Ai giudici del Tar è stato presentato ricorso contro la decisione dell'Ufficio Scolastico Regionale del Piemonte che ha notificato in data 15.7.2025 la revoca del riconoscimento della parità scolastica alla scuola a decorrere dal 01/09/2025, «per gravi irregolarità di funzionamento accertate ai sensi dell'articolo 5 del D.M. 83/2008, violazione dei dettami della Legge 62/2000, della Legge 107/2015 e violazione del D.M. 267/2007». Per i giudici, «visto che il provvedimento impugnato ha vigenza solamente a decorrere dal 1° settembre prossimo e che la questione può essere affrontata collegialmente in un termine brevissimo, non si ravvisano nella fattispecie i danni gravi ed irreparabili per l’accoglimento della domanda di decreto cautelare monocratico». Quindi «l'annullamento previa sospensione dell'efficacia» del provvedimento è stato negato e tutto sarà deciso nella prossima udienza del 9 settembre.

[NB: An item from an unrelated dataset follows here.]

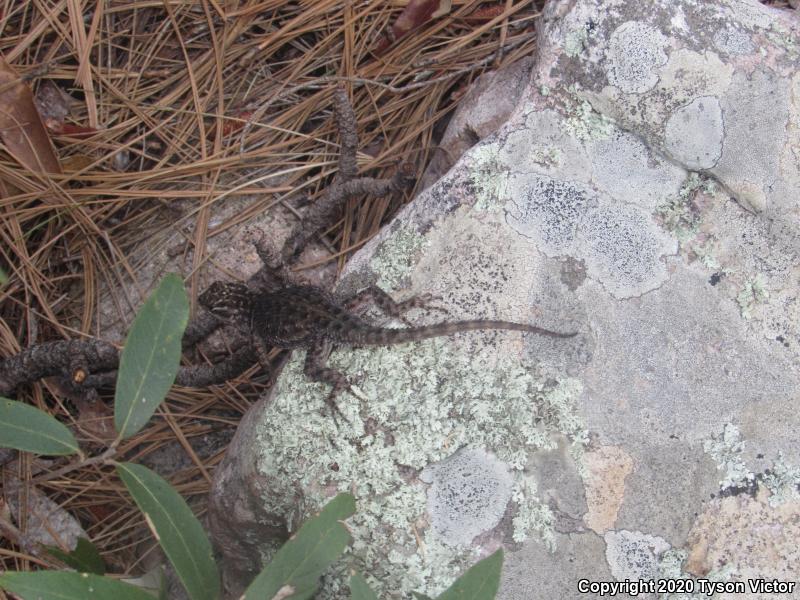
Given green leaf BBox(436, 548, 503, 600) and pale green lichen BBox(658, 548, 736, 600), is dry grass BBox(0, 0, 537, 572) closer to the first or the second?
green leaf BBox(436, 548, 503, 600)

Nel frattempo si è palesata l'opportunità di un ingresso di privati nella scuola. Di questo ha scritto l'ex sindaco di Rivarolo, Edo Gaetano: «Sconcerta il silenzio del sindaco e la totale assenza dell'assessore all'istruzione, un tempo fautrice accanita della scuola pubblica: i genitori non sanno ancora dove potranno mandare a scuola i loro figli, non hanno ancora avuto rassicurazioni circa l'acquisto dei libri di testo, non sanno ancora se uno dei due coniugi dovrà rinunciare al proprio lavoro per accudire i figli, non hanno alcuna rassicurazione in merito ai voucher. Come parrebbe dai fatti e soprattutto dalle modalità di azione, le esigenze dei rivarolesi passano in secondo piano di fronte alle prospettive di business. E' chiaro che si debbano attendere dati certi su chi siano i componenti del team che potrebbe subentrare nella gestione dell'istituto. Quello che trovo scorretto e scandaloso, non è tanto il fatto che soggetti privati perseguano leciti obiettivi di profitto (a prescindere da ipotetici conflitti di interesse, se dovessero verificarsi), quanto il fatto che chi dovrebbe tutelare i cittadini utenti non sia in grado di dire, scrivere, pubblicare una parola in merito o, peggio, non si degni di farlo o non voglia».